## Task requirements
Find the line containing "Among the provided choices" in the material below; copy that line and all following lines exactly.

:: The input ::

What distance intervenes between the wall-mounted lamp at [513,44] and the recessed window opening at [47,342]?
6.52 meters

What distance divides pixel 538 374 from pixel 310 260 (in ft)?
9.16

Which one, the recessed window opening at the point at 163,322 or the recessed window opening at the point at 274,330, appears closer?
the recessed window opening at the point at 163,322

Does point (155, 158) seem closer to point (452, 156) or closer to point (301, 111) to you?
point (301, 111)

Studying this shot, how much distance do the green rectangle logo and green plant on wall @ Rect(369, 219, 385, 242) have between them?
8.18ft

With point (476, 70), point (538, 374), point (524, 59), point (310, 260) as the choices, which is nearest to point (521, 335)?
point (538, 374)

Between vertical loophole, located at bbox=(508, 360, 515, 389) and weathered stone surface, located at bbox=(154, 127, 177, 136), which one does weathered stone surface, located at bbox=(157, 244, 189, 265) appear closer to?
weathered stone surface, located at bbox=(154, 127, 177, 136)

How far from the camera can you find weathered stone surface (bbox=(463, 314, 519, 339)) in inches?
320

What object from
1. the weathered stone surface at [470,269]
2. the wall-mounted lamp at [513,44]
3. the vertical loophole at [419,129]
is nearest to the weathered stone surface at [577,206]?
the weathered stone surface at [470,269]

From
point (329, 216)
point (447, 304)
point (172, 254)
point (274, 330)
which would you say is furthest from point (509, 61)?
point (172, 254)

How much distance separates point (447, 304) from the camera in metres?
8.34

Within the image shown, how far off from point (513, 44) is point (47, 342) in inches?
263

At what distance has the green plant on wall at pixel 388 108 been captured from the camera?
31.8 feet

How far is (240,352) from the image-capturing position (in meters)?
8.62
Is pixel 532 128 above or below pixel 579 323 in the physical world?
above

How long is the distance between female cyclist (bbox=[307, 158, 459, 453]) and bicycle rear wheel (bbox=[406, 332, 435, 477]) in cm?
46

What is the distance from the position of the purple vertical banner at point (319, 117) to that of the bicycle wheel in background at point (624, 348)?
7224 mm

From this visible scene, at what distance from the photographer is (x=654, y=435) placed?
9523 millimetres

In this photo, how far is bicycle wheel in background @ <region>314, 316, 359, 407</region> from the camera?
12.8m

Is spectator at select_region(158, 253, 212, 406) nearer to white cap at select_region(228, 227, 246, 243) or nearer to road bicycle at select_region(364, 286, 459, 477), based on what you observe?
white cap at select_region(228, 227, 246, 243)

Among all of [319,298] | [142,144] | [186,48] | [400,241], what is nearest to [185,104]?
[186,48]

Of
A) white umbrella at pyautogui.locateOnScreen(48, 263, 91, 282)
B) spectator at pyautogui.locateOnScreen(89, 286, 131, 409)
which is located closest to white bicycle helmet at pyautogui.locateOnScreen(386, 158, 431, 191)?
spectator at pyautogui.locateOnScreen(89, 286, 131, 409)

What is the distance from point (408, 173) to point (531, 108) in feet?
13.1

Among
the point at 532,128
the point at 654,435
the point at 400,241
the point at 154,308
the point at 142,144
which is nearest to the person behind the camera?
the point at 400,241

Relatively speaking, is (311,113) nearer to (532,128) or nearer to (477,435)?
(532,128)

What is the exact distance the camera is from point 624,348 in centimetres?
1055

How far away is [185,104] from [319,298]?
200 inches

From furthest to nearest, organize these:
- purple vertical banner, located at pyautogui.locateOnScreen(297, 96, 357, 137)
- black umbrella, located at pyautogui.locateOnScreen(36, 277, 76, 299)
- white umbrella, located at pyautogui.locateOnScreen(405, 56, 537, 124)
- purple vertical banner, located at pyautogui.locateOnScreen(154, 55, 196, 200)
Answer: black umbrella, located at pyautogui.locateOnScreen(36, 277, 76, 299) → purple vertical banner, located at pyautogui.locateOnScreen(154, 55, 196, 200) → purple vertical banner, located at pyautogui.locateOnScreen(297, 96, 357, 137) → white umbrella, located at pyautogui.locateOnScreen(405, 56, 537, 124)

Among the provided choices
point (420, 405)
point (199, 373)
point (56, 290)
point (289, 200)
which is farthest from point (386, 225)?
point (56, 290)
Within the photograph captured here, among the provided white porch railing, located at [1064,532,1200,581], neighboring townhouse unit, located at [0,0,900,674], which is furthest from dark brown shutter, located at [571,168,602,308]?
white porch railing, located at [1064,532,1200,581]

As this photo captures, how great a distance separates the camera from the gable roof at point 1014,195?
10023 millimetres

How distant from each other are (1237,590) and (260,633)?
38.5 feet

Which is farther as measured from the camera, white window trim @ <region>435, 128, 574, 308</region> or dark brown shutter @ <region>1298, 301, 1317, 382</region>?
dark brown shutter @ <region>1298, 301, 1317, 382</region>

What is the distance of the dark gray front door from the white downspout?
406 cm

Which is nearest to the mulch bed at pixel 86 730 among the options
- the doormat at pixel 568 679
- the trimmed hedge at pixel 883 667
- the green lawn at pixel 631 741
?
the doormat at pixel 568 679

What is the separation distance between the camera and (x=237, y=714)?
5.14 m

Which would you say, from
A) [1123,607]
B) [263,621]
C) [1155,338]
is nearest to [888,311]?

:::

## Solution
Among the provided choices
point (420, 405)
point (199, 373)
point (56, 290)
point (289, 200)
which is farthest from point (386, 225)?
point (56, 290)
Within the photograph captured here, among the provided white porch railing, located at [1064,532,1200,581], neighboring townhouse unit, located at [0,0,900,674], which is furthest from dark brown shutter, located at [571,168,602,308]?
white porch railing, located at [1064,532,1200,581]

As this photo captures, how great a distance separates the camera from the gable roof at point 1014,195?
10023 millimetres

How distant from each other are (1237,590) and (260,633)?
38.5 feet

Which is farther as measured from the camera, white window trim @ <region>435, 128, 574, 308</region> or dark brown shutter @ <region>1298, 301, 1317, 382</region>?
dark brown shutter @ <region>1298, 301, 1317, 382</region>

What is the distance of the dark gray front door from the white downspout?
406 cm

Which is nearest to the mulch bed at pixel 86 730 among the options
- the doormat at pixel 568 679
- the trimmed hedge at pixel 883 667
- the green lawn at pixel 631 741
?
the doormat at pixel 568 679

What is the separation distance between the camera and (x=237, y=714)?
5.14 m

Which would you say, from
A) [1123,607]
B) [263,621]
C) [1155,338]
is nearest to [888,311]?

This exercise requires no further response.